The pick math is unkind: a two-mana enchantment that needs another for the level that matters, asked to earn its slot in a format where games end on a 3/2 trading into a 2/3, not on a topdeck burn race. Boros Equipment is the only deck that even opens the conversation, and even there it is a late hold, the card that wheels back at P9 or later once Bespoke Bō and Bot Bashing Time are gone.
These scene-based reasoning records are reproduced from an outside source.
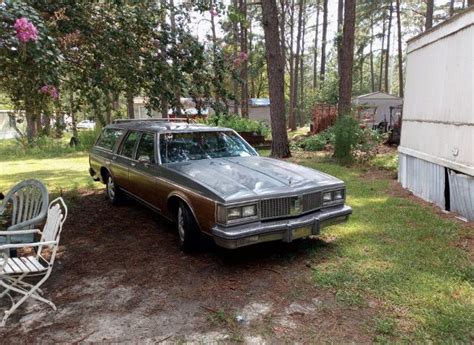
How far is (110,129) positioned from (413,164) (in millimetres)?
5991

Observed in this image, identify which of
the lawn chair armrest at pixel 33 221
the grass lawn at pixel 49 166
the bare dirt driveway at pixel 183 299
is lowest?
the bare dirt driveway at pixel 183 299

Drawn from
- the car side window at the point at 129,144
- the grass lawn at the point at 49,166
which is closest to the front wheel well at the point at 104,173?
the car side window at the point at 129,144

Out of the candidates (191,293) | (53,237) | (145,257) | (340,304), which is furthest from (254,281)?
(53,237)

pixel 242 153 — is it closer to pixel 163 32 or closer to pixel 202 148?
pixel 202 148

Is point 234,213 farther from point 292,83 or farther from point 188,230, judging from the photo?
point 292,83

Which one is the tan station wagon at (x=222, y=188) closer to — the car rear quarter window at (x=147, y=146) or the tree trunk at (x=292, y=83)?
the car rear quarter window at (x=147, y=146)

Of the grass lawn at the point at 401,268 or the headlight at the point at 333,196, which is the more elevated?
the headlight at the point at 333,196

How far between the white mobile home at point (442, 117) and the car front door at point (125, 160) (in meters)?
4.88

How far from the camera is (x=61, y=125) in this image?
7418 millimetres

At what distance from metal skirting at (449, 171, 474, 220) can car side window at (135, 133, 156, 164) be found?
176 inches

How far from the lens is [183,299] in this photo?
3.94 m

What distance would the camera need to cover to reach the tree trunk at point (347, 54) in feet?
43.4

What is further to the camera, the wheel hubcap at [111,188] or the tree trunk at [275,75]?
the tree trunk at [275,75]

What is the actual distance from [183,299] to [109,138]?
15.7ft
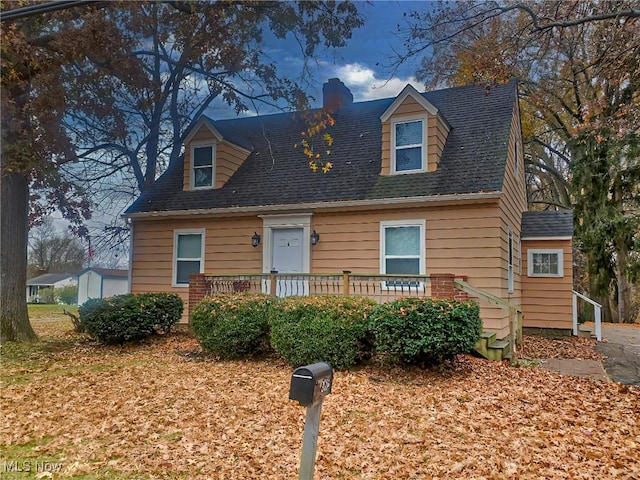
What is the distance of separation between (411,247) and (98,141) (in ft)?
29.7

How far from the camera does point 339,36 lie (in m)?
9.07

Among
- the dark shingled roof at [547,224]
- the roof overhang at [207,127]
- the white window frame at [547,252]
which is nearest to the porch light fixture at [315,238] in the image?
the roof overhang at [207,127]

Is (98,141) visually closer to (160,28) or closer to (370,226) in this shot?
(160,28)

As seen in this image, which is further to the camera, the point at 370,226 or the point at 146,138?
the point at 146,138

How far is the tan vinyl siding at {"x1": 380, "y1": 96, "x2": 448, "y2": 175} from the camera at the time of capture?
33.6 feet

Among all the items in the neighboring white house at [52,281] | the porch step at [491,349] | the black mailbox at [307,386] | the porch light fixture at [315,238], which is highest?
the porch light fixture at [315,238]

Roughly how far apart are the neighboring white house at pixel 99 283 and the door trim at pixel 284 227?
22.3m

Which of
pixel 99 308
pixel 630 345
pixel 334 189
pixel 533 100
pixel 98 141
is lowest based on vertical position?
pixel 630 345

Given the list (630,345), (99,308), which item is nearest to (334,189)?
(99,308)

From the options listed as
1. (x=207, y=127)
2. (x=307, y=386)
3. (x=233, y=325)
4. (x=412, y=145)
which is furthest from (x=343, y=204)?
(x=307, y=386)

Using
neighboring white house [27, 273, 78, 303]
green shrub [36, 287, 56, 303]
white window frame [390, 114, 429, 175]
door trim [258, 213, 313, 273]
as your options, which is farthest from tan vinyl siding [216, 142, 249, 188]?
neighboring white house [27, 273, 78, 303]

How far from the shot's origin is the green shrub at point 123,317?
31.3ft

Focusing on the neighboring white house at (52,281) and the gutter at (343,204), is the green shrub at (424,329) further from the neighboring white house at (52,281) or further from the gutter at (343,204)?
the neighboring white house at (52,281)

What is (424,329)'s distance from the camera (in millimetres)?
6594
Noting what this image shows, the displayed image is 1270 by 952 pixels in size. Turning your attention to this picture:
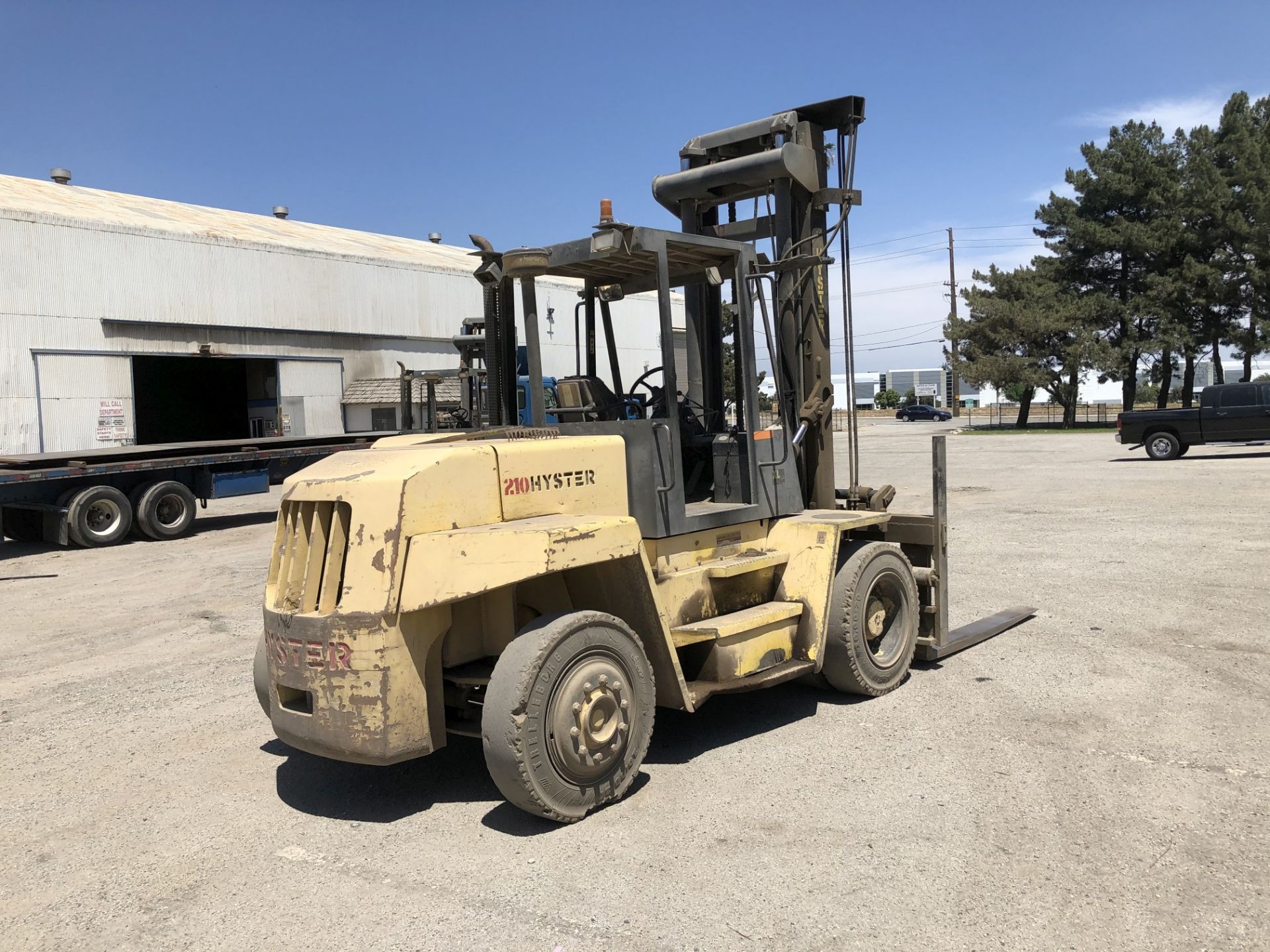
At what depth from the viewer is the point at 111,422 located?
23.2 meters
The deeper problem is that the format does not want what red rummaging sells. Looting pays off when the discarded card is dead in hand and the drawn one closes the game. In a midrange goodstuff environment with good fixing and splashable hybrid commons like Mechanized Ninja Cavalry, your hand is usually full of castable cards. You are not unloading flooded lands; you are turning a real card into a real card plus two damage, while the enchantment itself sits on an empty board demanding you keep attacking for the trigger to fire at all. Against Grounded for Life, which gets cheaper into a tapped attacker, that attack requirement is policed early and hard.
Level 3 is functionally unreachable in a real game: six total mana spread across turns for a tutor that then forces a random discard, with no graveyard payoffs in the set to turn that loss into upside. The level-2 mode is the honest read, pitch a land, stay card-neutral, ping for two on the Boros curve-out. But Sneak shows up on 59 cards here, so cheap evasive damage is already everywhere; the format does not need a rare slot to grind two per turn.
Maindeck only in clean RW aggressive builds. Sideboard everywhere else.